Blood Feud

Kemper stared at his plot board in disbelief as the little craft adjusted course to remain on a collision course with his. Just what the hell were they playing at?
He flipped the ‘Record’ button, and recorded, “Unknown craft on a collision course with me, just what the hell are you playing at?” and then set that to play on all channels in a cone pointed at the unknown little ship.
A few minutes later, a response came:
“Mining craft, mining craft, please be advised that this is the Space Shepherd Interceptor Craft Bob Barker Seventeen. Please bear off, repeat, please bear off, we intend to defend the crystal formations on 5309 MacPherson.”
Kemper let the message play three times as he sat there, feeling stunned. Space Shepherd? Who the hell did these jokers think they were? The crystal formations were the whole point of mining 5309 McPherson, were why he’d spent… well, an ungodly amount of money, really, on obtaining mineral rights to the little asteroid.
He didn’t touch the controls. He had plenty of fuel for corrective burns; he’d planned to be out here for a month or more in continuous operation. Leaving collision avoidance for the last minute wouldn’t cost him anything, but it might make the lunatics in the much-smaller ‘Space Shepherd Interceptor’ craft sweat a bit.
Kemp climbed out of the cockpit and propelled himself down the little tube to the main body of the spacecraft; he had a few hours, and he’d cope with this better on a full stomach.
What the hell kind of name was Bob Barker Seventeen, anyway?
Five hours later, Kemper woke up from a sound sleep to proximity alarms. There was an annoying voice on the cabin loudspeaker saying, “…craft, please be advised that we intend to maintain this course, even if it means collision. Please bear away. Repeat…” and the dregs of a pouch of beer in his hand.
He fought his way up out of the stupor his nap had left him in and twisted his body this way and that, gradually propelling himself into arm’s reach of one of the grab bars that were placed all over the walls; once he had a firm grip, he propelled himself forward, toward the cockpit.
While he strapped himself in, he keyed the ‘record’ button and said, ‘What the hell are do you think you’re doing, Bob Barker Seventeen? Over.” And sent it; maybe thirty seconds later, after he’d strapped himself in, the reply came back:
“The crystal formations on the asteroid you intend to mine are a treasure that rightfully belongs to all mankind,” said the annoying voice, a short while later. “We intend to preserve them.”
Kemper pursed his lips and stared out the window of his cabin, contemplating his options. On the one hand, this was a totally infuriating development; on the other hand, it was the sort of thing he’d come to expect: He’d bought the mining craft he was currently piloting and then found that it didn’t have the Carbon Extractors he needed to mine the asteroid fraction he had rights to, despite the fact that the purchase contract said that the Carbon Extractors were there, and his only recourse was basically to sue, but adding up lawyers and research, for the cost of the lawsuit he could get mineral rights to a more accessible ‘stroid…

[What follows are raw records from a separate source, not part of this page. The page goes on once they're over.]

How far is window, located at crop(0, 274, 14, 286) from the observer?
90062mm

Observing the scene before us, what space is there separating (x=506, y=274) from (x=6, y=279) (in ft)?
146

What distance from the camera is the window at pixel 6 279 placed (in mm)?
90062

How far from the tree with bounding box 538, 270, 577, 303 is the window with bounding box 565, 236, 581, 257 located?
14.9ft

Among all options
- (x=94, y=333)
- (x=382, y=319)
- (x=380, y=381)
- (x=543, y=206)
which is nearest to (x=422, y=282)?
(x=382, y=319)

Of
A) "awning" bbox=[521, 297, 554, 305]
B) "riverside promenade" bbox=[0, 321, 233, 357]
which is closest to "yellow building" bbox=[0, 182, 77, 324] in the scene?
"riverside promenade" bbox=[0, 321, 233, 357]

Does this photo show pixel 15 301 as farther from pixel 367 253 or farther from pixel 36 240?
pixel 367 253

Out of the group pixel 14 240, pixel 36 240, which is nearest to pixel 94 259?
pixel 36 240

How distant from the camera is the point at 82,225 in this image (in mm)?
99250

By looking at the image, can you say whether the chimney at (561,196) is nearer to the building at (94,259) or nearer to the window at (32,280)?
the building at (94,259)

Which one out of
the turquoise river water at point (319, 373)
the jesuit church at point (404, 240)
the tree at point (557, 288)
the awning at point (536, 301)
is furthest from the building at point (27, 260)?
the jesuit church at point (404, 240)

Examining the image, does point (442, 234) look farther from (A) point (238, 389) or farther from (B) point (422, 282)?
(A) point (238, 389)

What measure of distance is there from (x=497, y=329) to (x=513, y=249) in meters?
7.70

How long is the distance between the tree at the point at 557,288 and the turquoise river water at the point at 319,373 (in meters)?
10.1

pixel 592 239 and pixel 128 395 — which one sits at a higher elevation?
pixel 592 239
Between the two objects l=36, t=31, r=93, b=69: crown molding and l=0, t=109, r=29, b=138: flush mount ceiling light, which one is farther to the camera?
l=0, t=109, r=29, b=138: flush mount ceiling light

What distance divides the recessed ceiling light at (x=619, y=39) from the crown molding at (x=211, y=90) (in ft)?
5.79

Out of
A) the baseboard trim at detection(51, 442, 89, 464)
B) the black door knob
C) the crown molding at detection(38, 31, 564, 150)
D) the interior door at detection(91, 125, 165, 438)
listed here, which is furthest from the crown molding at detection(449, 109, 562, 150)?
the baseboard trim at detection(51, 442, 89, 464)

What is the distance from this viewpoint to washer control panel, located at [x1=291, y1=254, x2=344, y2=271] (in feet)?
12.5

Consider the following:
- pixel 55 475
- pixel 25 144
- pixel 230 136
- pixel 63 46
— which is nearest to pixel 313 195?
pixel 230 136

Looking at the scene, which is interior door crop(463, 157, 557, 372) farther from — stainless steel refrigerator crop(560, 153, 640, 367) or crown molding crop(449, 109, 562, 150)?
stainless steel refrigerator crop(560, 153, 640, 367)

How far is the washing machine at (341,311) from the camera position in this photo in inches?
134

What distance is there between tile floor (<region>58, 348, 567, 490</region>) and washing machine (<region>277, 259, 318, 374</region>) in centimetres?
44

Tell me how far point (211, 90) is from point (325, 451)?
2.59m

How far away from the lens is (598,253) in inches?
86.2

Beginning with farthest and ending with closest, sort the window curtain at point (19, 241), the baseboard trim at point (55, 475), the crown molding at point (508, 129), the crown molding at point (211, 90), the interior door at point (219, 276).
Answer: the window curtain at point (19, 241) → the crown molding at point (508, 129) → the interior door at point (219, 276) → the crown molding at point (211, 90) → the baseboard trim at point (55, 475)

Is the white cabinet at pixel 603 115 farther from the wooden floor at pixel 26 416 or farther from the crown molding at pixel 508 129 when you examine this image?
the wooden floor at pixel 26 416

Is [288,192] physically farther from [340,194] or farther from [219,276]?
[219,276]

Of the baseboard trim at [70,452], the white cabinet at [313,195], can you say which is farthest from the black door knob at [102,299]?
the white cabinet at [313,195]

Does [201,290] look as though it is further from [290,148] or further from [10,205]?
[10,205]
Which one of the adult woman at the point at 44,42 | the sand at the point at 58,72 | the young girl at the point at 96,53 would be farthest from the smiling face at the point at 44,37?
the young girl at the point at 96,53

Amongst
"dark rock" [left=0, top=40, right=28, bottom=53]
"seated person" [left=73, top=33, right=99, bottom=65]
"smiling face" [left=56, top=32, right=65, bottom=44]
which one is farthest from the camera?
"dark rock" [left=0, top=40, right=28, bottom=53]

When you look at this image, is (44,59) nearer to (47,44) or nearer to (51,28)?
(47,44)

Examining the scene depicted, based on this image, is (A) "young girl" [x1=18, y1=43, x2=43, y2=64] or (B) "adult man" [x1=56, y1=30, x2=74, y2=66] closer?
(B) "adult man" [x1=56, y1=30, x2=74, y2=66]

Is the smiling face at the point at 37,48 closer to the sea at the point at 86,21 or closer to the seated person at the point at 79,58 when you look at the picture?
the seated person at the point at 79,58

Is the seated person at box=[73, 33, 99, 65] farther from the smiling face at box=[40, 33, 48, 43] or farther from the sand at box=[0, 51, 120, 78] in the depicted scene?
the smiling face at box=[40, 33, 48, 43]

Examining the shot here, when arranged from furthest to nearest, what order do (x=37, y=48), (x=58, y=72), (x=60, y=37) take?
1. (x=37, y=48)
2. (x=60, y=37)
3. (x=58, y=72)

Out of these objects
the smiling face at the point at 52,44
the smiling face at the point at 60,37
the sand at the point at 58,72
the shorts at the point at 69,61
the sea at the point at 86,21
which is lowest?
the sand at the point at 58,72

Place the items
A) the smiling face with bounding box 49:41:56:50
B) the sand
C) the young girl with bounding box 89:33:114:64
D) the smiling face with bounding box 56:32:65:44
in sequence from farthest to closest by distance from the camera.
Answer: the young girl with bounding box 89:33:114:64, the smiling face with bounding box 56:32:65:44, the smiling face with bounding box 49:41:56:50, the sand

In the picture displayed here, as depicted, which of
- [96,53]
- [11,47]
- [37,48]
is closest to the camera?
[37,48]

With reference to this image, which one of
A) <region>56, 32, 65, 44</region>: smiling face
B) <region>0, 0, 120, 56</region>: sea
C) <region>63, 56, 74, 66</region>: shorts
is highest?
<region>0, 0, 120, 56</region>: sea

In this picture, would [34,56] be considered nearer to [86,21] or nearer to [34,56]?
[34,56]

Which was apparently under the protection of these lunatics.
He keyed record again. “Bob Barker XVII, are you aware that the contact plates on this vessel are designed for high-impact contact with rock, so that I can crack the surface of an asteroid surface formation and then process its shattered remains?”
There was a pause before the annoying voice came back. “Mining craft, we’re perfectly aware of the destructive capacity of your vessel, which is why we’re attempting to ward you away from the crystal formations on 5309 MacPherson, which are a treasure and a heritage to be held sacred for the future…”
Kemper flipped the “stop” button on the recording, and sat still, visualizing the maneuvers necessary to bring the impact plate in line with the spot where the little protest craft would hit the mining ship. If he burned just right, they’d end up pulled into the refining and processing gear exactly like unknown ore; and taking random mangled bits of metallic whatever and turning them into storable cubes and ejecting the rest into space as micro-fines was precisely what his ship was designed to do…
He sat in the cabin, in the dark, and wondered just what kind of person he was.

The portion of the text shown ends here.